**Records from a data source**
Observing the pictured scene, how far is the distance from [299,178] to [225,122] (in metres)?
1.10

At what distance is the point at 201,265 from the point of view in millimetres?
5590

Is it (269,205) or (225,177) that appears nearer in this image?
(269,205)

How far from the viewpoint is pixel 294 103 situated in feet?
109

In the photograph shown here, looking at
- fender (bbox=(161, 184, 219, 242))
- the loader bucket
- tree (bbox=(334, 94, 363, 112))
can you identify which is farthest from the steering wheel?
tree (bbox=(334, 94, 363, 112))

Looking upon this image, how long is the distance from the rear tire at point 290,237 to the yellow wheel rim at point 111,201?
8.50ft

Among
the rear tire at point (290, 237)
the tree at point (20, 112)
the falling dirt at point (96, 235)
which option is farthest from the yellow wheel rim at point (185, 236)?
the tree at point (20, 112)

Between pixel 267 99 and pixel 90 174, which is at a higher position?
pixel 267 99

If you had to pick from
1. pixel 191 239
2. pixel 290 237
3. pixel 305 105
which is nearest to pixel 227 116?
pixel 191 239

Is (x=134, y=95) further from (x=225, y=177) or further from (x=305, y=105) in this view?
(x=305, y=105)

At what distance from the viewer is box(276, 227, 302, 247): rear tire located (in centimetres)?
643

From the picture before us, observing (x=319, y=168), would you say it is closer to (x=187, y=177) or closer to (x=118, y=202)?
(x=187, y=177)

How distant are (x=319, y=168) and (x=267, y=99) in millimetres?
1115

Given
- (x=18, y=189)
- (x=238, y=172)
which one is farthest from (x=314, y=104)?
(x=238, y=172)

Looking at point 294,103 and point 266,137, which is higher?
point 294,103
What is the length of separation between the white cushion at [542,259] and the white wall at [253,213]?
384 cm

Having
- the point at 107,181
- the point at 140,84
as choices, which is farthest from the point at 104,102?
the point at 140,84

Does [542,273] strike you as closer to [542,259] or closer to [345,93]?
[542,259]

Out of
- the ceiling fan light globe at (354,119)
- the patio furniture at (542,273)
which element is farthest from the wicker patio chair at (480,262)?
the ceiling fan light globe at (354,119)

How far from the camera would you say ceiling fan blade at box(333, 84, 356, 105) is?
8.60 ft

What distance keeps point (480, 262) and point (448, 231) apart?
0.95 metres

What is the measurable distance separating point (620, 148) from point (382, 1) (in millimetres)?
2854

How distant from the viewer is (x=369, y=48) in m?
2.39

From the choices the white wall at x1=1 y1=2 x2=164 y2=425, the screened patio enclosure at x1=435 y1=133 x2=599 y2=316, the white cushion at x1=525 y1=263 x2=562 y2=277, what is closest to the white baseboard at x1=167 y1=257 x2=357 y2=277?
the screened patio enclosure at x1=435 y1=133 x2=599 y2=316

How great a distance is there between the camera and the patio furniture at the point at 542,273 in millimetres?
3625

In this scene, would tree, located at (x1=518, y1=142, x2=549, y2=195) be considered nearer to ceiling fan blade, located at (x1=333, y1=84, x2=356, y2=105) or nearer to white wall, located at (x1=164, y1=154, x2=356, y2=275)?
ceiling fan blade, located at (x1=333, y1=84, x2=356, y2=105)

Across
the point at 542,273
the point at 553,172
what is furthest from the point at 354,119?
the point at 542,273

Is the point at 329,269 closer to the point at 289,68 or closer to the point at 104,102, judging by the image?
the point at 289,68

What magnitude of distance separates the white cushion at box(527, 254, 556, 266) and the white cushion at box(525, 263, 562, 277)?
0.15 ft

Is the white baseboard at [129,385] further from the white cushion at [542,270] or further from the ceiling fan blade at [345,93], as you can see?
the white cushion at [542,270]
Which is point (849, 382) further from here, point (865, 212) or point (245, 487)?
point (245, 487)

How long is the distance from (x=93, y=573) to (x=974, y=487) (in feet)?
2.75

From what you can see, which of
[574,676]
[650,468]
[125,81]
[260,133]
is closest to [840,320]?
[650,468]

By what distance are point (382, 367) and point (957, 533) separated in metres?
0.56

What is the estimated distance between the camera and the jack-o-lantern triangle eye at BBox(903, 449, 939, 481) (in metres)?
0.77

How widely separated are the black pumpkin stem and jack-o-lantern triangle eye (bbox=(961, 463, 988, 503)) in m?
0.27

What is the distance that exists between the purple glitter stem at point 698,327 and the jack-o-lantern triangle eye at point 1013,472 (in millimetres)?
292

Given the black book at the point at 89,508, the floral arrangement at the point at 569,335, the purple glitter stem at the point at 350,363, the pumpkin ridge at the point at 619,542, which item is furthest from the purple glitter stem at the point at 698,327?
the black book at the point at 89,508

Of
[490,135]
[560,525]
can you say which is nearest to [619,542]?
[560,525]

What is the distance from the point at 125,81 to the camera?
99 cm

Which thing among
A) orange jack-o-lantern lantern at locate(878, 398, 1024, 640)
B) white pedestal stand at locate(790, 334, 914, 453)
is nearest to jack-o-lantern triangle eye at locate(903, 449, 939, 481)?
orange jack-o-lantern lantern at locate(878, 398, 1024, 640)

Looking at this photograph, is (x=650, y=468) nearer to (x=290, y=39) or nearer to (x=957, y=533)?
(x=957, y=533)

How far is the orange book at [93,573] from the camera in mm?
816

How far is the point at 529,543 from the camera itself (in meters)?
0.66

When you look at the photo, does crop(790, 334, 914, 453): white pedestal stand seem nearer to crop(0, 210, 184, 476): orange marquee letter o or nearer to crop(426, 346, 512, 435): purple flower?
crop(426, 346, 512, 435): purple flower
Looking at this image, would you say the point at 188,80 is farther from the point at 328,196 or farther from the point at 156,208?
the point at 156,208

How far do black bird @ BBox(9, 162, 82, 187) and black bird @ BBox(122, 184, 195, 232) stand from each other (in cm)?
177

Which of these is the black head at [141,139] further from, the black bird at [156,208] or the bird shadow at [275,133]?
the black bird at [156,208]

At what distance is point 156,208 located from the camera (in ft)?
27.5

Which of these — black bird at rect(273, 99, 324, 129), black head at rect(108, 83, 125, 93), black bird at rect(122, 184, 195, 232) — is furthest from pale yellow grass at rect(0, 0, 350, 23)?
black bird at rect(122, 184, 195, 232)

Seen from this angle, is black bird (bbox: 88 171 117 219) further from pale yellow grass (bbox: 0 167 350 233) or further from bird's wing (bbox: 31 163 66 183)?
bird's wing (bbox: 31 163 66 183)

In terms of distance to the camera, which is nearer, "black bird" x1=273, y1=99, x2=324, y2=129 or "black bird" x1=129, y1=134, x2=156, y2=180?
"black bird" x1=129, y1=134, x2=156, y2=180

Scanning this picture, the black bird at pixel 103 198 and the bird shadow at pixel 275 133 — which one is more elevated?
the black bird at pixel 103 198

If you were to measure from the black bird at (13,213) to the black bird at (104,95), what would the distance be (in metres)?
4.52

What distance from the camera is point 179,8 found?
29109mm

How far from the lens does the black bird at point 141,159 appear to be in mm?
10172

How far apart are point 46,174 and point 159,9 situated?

**What to produce**
Return every line of the records above that contains the word "furniture".

**Full answer**
- the patio furniture at (542,273)
How great a distance is there between the camera and the patio furniture at the point at 542,273 in millimetres?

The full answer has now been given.